Content starts
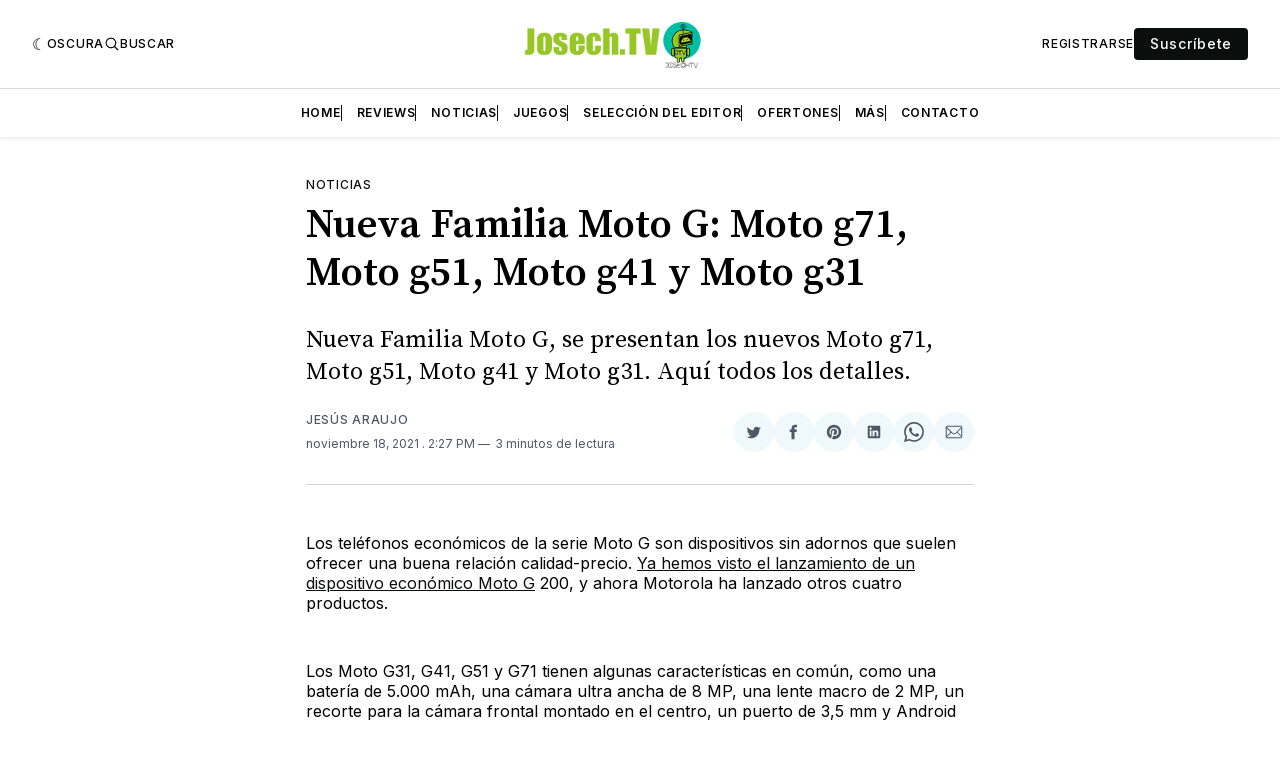

--- FILE ---
content_type: text/html; charset=utf-8
request_url: https://www.google.com/recaptcha/api2/aframe
body_size: 266
content:
<!DOCTYPE HTML><html><head><meta http-equiv="content-type" content="text/html; charset=UTF-8"></head><body><script nonce="LQN_64sdQ5dYdnxr3Mhvug">/** Anti-fraud and anti-abuse applications only. See google.com/recaptcha */ try{var clients={'sodar':'https://pagead2.googlesyndication.com/pagead/sodar?'};window.addEventListener("message",function(a){try{if(a.source===window.parent){var b=JSON.parse(a.data);var c=clients[b['id']];if(c){var d=document.createElement('img');d.src=c+b['params']+'&rc='+(localStorage.getItem("rc::a")?sessionStorage.getItem("rc::b"):"");window.document.body.appendChild(d);sessionStorage.setItem("rc::e",parseInt(sessionStorage.getItem("rc::e")||0)+1);localStorage.setItem("rc::h",'1769086079071');}}}catch(b){}});window.parent.postMessage("_grecaptcha_ready", "*");}catch(b){}</script></body></html>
Content ends
Drop every picture and repeat the rest of the entries exactly.

--- FILE ---
content_type: text/html; charset=utf-8
request_url: https://www.google.com/recaptcha/api2/aframe
body_size: 266
content:
<!DOCTYPE HTML><html><head><meta http-equiv="content-type" content="text/html; charset=UTF-8"></head><body><script nonce="LQN_64sdQ5dYdnxr3Mhvug">/** Anti-fraud and anti-abuse applications only. See google.com/recaptcha */ try{var clients={'sodar':'https://pagead2.googlesyndication.com/pagead/sodar?'};window.addEventListener("message",function(a){try{if(a.source===window.parent){var b=JSON.parse(a.data);var c=clients[b['id']];if(c){var d=document.createElement('img');d.src=c+b['params']+'&rc='+(localStorage.getItem("rc::a")?sessionStorage.getItem("rc::b"):"");window.document.body.appendChild(d);sessionStorage.setItem("rc::e",parseInt(sessionStorage.getItem("rc::e")||0)+1);localStorage.setItem("rc::h",'1769086079071');}}}catch(b){}});window.parent.postMessage("_grecaptcha_ready", "*");}catch(b){}</script></body></html>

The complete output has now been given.